- _WHAT TO WORK ON_:
In your copy, reproduce the entries exactly as they are, minus the images.

*** THE DATA Section Begins ***

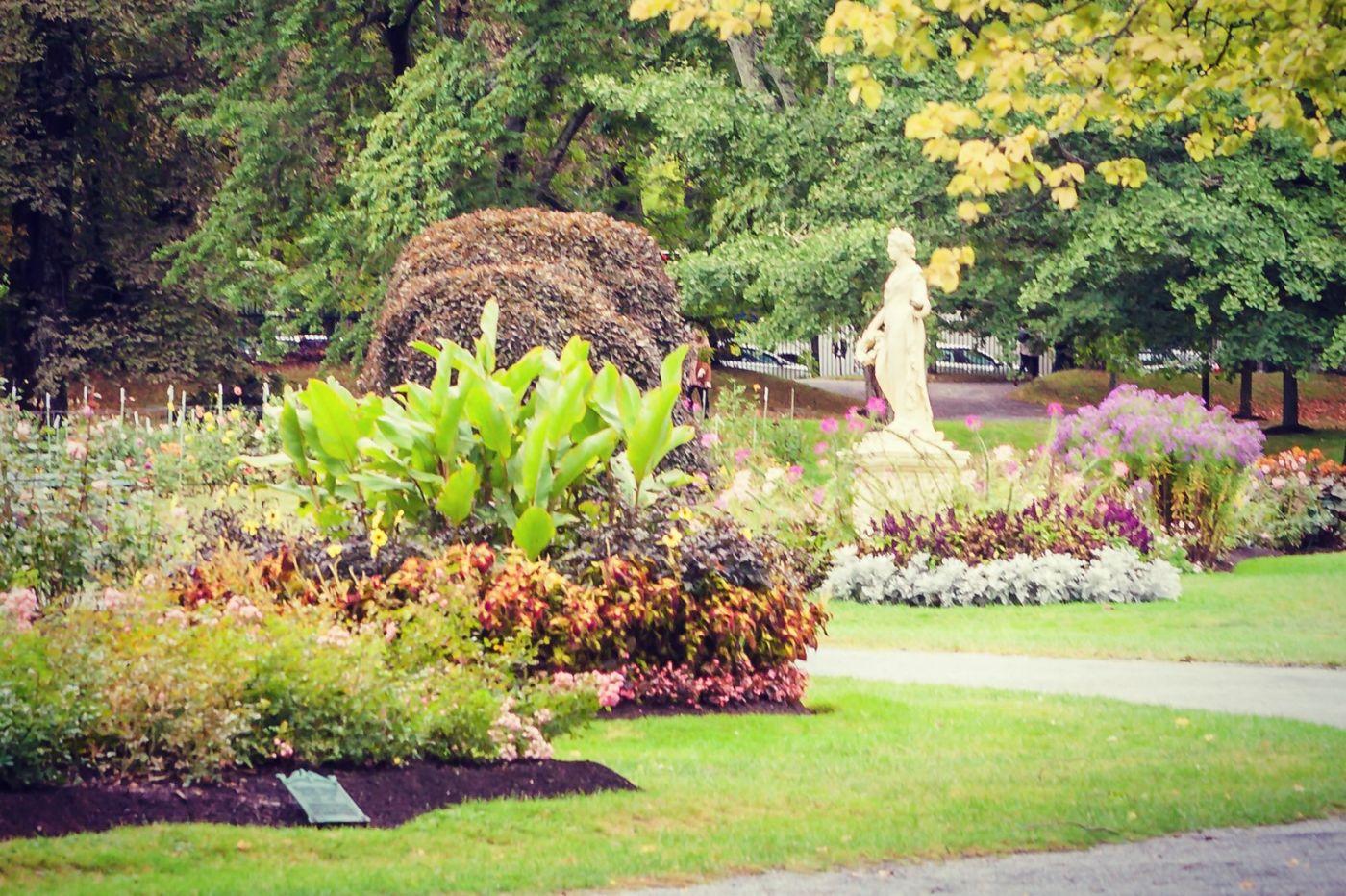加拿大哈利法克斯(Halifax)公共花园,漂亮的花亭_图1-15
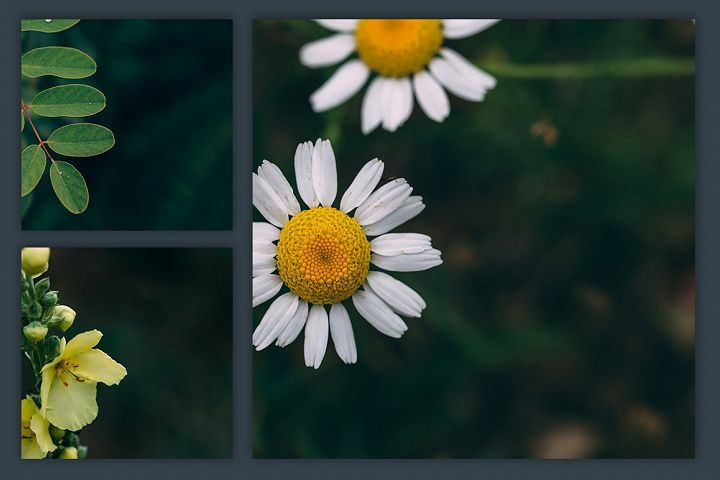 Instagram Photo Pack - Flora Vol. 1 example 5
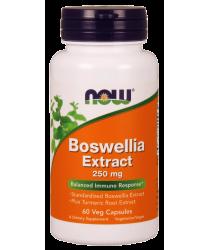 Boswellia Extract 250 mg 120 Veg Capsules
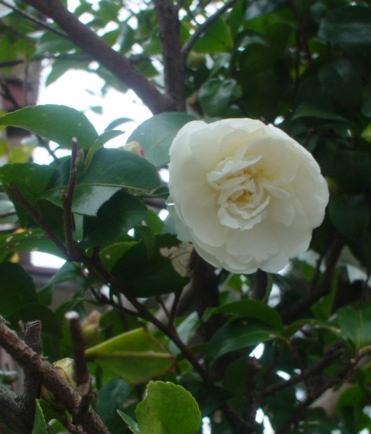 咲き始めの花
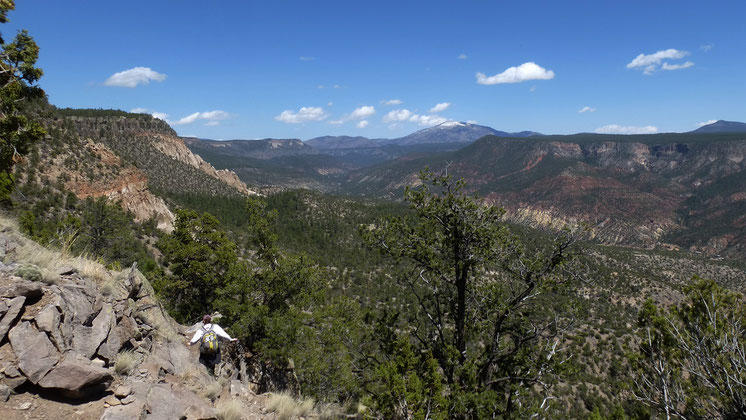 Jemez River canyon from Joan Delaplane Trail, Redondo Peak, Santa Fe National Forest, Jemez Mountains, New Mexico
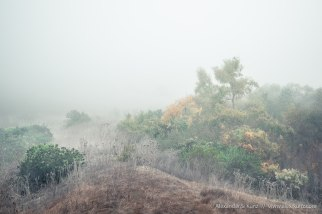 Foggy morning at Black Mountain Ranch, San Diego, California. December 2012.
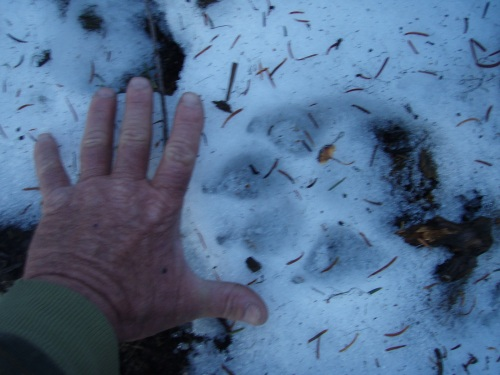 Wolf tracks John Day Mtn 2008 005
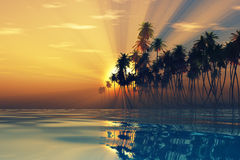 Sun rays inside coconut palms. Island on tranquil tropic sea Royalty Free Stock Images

*** THE DATA Section Ends ***

- _FINISHED EXERCISE_:
加拿大哈利法克斯(Halifax)公共花园,漂亮的花亭_图1-15
 Instagram Photo Pack - Flora Vol. 1 example 5
 Boswellia Extract 250 mg 120 Veg Capsules
 咲き始めの花
 Jemez River canyon from Joan Delaplane Trail, Redondo Peak, Santa Fe National Forest, Jemez Mountains, New Mexico
 Foggy morning at Black Mountain Ranch, San Diego, California. December 2012.
 Wolf tracks John Day Mtn 2008 005
 Sun rays inside coconut palms. Island on tranquil tropic sea Royalty Free Stock Images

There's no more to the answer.